### GOAL 1
Quote the text on the 2/1st Black Watch Brigade word for word, everything from "The 2/1st Black Watch Brigade was a" down to "to other formations.".

### EXTRACT TO READ
- Active: January 1915–November 1915
- Country: United Kingdom
- Branch: British Army
- Type: Infantry
- Size: Brigade
- HQ: Hawick, then Bridge of Earn
- Service: World War I

Commanders
- Notable commanders: The Duke of Montrose

= 2/1st Black Watch Brigade =

The 2/1st Black Watch Brigade was a 2nd Line Territorial Force infantry brigade of the British Army in World War I. The brigade was formed as a duplicate of the Black Watch Brigade in January 1915. As the name would suggest, it was organized with four battalions of the Black Watch (Royal Highlanders), It was dissolved in November 1915 as its constituent battalions were posted to other formations.

==History==
In accordance with the Territorial and Reserve Forces Act 1907 (7 Edw.7, c.9) which brought the Territorial Force into being, the TF was intended to be a home defence force for service during wartime and members could not be compelled to serve outside the country. However, on the outbreak of war on 4 August 1914, many members volunteered for Imperial Service. Therefore, TF units were split into 1st Line (liable for overseas service) and 2nd Line (home service for those unable or unwilling to serve overseas) units. 2nd Line units performed the home defence role, although in fact most of these were also posted abroad in due course.

As a consequence, the 2/1st Black Watch Brigade was formed in January 1915 as a 2nd Line duplicate of the Black Watch Brigade. (Note: The Black Watch Brigade had an attached battalion – 5th (Renfrewshire) Battalion, Princess Louise's (Argyll and Sutherland Highlanders) – on mobilisation. The 2nd Line brigade did not include 2/5th Argyll and Sutherland Highlanders.) It was assembled at Hawick with four 2nd Line battalions of the Black Watch (Royal Highlanders) that had been raised in September 1914:
- 2/4th (City of Dundee) Battalion raised at Dundee
- 2/5th (Angus and Dundee) Battalion raised at Forfar
- 2/6th (Perthshire) Battalion raised at Perth
- 2/7th (Fife) Battalion raised at St Andrews
The brigade was assigned to Coastal Defence duties in Scottish Command. The battalions variously served at Broughty Ferry on Tay Defences (2/4th), Clyde Defences (2/5th), North Queensferry on Forth Defences (2/6th) and Kinghorn also on Forth Defences (2/7th). By June 1915, the battalions was concentrated at Bridge of Earn, Perthshire.

### GIVEN RECORDS

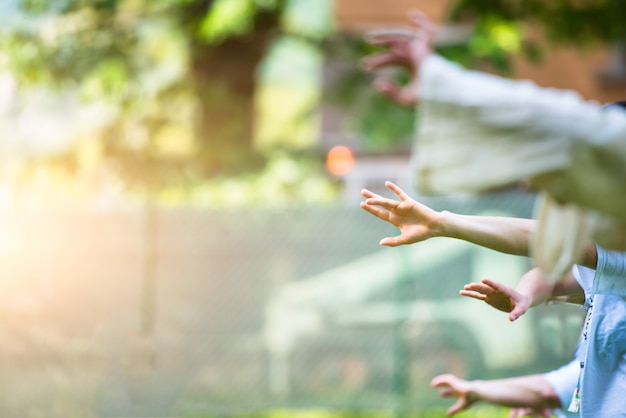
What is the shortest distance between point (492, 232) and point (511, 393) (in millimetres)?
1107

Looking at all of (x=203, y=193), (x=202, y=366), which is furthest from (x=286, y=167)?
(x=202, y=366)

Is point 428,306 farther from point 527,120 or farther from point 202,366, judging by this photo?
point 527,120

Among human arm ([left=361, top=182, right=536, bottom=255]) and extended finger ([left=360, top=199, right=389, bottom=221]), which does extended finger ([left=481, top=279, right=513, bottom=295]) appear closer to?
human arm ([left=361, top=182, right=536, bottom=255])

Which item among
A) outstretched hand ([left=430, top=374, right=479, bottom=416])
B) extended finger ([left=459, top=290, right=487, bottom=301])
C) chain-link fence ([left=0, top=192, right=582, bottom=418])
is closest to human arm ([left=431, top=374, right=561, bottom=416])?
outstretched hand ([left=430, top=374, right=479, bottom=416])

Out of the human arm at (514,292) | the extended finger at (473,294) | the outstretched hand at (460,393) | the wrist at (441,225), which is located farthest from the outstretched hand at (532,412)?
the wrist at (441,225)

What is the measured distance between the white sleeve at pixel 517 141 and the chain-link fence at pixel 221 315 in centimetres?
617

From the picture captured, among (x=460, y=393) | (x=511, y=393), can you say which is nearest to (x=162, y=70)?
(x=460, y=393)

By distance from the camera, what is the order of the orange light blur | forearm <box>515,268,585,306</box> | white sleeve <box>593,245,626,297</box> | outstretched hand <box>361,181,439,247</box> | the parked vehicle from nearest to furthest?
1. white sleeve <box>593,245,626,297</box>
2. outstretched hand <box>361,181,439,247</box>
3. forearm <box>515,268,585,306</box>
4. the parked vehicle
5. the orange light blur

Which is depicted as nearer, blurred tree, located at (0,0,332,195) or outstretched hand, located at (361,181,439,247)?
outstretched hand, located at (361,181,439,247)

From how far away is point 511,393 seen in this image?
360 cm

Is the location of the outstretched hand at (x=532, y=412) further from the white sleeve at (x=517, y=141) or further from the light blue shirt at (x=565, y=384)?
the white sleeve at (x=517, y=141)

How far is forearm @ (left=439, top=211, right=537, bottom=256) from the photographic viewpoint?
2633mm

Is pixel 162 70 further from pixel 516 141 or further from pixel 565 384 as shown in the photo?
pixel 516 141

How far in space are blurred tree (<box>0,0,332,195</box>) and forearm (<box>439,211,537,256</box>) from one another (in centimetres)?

### GOAL 2
Rewrite only the part of the listing running from the line containing "What is the measured" down to the end of the listing, changing "blurred tree" to "out-of-focus tree" and leaving everything else as it is.

### CORRECT ANSWER 1
The 2/1st Black Watch Brigade was a 2nd Line Territorial Force infantry brigade of the British Army in World War I. The brigade was formed as a duplicate of the Black Watch Brigade in January 1915. As the name would suggest, it was organized with four battalions of the Black Watch (Royal Highlanders), It was dissolved in November 1915 as its constituent battalions were posted to other formations.

### CORRECT ANSWER 2
What is the measured distance between the white sleeve at pixel 517 141 and the chain-link fence at pixel 221 315 in centimetres?
617

From the picture captured, among (x=460, y=393) | (x=511, y=393), can you say which is nearest to (x=162, y=70)?
(x=460, y=393)

By distance from the camera, what is the order of the orange light blur | forearm <box>515,268,585,306</box> | white sleeve <box>593,245,626,297</box> | outstretched hand <box>361,181,439,247</box> | the parked vehicle from nearest to furthest?
1. white sleeve <box>593,245,626,297</box>
2. outstretched hand <box>361,181,439,247</box>
3. forearm <box>515,268,585,306</box>
4. the parked vehicle
5. the orange light blur

Which is depicted as nearer, out-of-focus tree, located at (0,0,332,195) or outstretched hand, located at (361,181,439,247)?
outstretched hand, located at (361,181,439,247)

From how far away is point 511,393 seen in this image?
360 cm

Is the location of the outstretched hand at (x=532, y=412) further from the white sleeve at (x=517, y=141) or further from the light blue shirt at (x=565, y=384)?
the white sleeve at (x=517, y=141)

How far is forearm @ (left=439, top=211, right=537, bottom=256) from the photographic viewpoint?
2633mm

Is pixel 162 70 further from pixel 516 141 or further from pixel 565 384 as shown in the photo?
pixel 516 141

How far in space are out-of-focus tree (<box>0,0,332,195</box>) and forearm (<box>439,211,537,256</box>) from one another (in centimetres)?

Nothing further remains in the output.